§ Records
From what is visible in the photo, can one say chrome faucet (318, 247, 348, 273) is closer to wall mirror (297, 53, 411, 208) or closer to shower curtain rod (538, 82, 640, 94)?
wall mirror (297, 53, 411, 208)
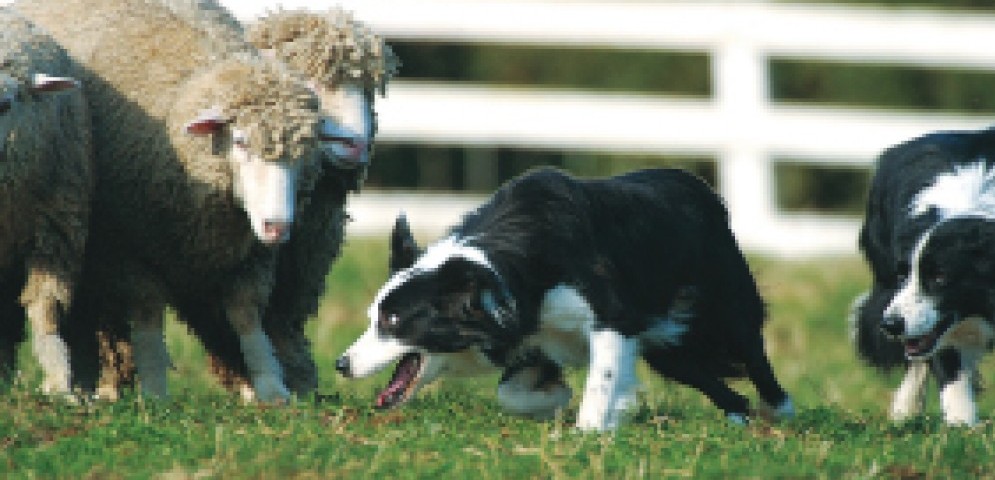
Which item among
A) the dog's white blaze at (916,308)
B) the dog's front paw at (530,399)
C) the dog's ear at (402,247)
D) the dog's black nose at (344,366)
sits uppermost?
the dog's ear at (402,247)

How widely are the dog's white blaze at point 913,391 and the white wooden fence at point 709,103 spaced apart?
519cm

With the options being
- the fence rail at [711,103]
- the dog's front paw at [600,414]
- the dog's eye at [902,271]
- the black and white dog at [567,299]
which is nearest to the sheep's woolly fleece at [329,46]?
the black and white dog at [567,299]

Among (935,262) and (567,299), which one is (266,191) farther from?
(935,262)

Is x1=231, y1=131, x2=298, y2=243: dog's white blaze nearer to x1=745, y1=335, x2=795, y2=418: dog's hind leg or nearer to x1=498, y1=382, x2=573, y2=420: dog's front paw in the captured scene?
x1=498, y1=382, x2=573, y2=420: dog's front paw

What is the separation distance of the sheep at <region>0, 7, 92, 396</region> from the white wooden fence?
6.81 meters

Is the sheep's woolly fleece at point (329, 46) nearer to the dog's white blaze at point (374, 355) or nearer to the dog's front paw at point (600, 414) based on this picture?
the dog's white blaze at point (374, 355)

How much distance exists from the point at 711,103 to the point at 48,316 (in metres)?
7.79

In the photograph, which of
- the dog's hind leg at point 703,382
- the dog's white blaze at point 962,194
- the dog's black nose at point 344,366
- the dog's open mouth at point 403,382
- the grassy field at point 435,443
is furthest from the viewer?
the dog's white blaze at point 962,194

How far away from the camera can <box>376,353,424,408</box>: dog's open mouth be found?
22.9ft

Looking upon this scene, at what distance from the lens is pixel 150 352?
784cm

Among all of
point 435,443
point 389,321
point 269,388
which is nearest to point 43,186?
point 269,388

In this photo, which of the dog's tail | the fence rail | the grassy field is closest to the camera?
the grassy field

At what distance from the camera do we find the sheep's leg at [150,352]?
7.78 meters

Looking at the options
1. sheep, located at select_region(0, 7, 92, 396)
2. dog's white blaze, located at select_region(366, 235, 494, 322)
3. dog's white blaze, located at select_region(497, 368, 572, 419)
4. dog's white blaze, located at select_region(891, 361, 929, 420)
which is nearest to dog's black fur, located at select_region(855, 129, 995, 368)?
dog's white blaze, located at select_region(891, 361, 929, 420)
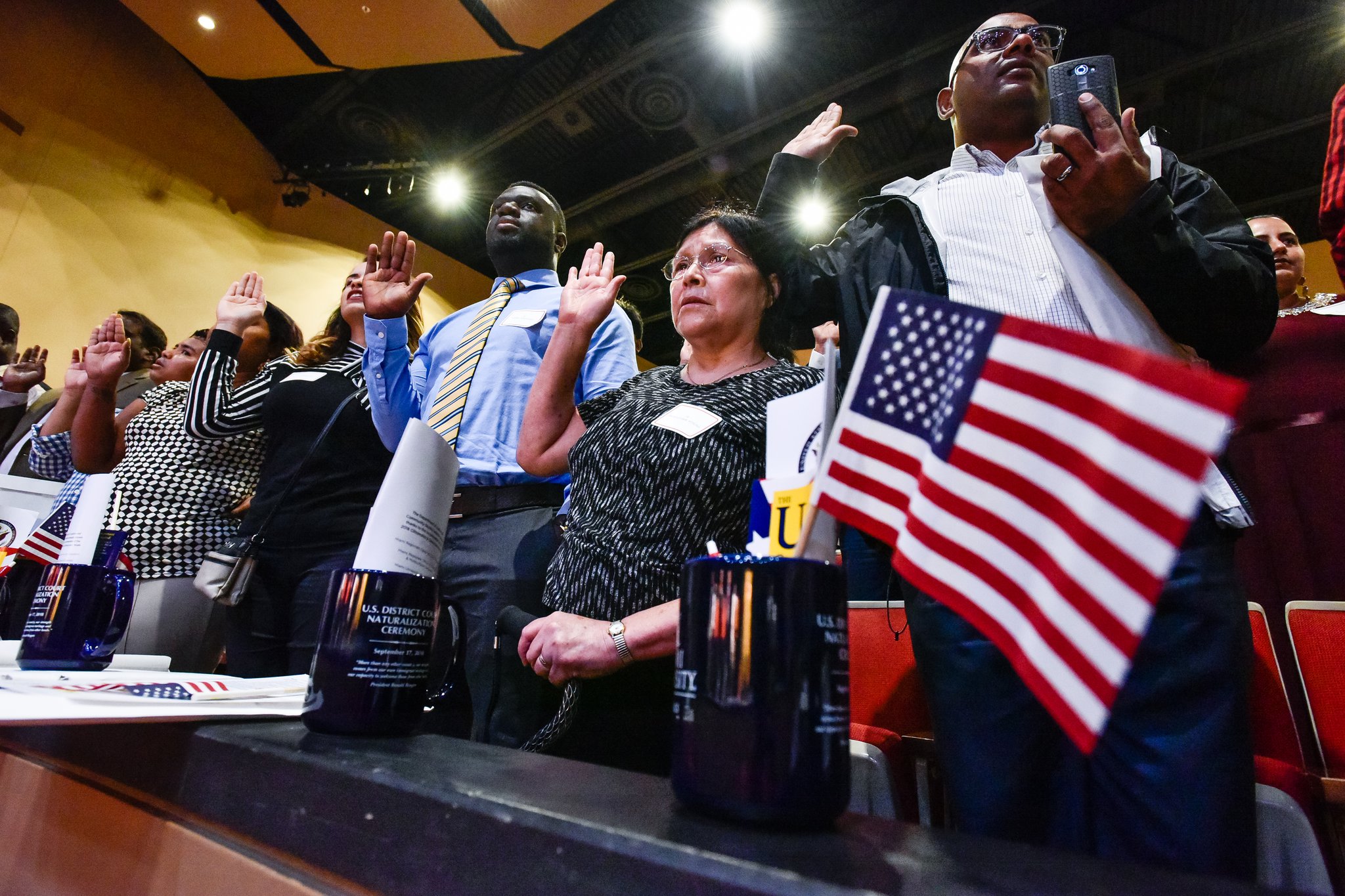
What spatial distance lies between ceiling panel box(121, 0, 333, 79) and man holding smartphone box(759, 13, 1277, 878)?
428cm

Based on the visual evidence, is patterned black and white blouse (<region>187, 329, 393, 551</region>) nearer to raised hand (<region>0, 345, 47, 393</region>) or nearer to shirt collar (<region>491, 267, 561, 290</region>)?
shirt collar (<region>491, 267, 561, 290</region>)

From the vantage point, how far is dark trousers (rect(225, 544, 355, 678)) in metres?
1.59

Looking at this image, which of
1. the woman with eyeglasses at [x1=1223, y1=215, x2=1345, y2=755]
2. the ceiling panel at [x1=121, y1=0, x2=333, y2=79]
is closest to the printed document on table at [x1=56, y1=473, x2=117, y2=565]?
the woman with eyeglasses at [x1=1223, y1=215, x2=1345, y2=755]

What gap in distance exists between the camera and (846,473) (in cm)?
44

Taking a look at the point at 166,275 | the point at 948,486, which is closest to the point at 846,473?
the point at 948,486

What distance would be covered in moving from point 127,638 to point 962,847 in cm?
210

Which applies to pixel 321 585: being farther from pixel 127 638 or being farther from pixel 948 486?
pixel 948 486

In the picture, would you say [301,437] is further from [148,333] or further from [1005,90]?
[148,333]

§ Required work
Reproduce word for word the stretch of the records from the line containing "Taking a look" through the end of the records, including both of those lines.

§ Exercise answer
Taking a look at the point at 166,275 | the point at 948,486, which is closest to the point at 846,473?
the point at 948,486

What distance would be covered in moving from point 127,638 to point 962,847 in cm?
210

Which applies to pixel 321 585: being farther from pixel 127 638 or being farther from pixel 948 486?
pixel 948 486

In the picture, would you say [301,437] is further from [148,333] or further from [1005,90]?
[148,333]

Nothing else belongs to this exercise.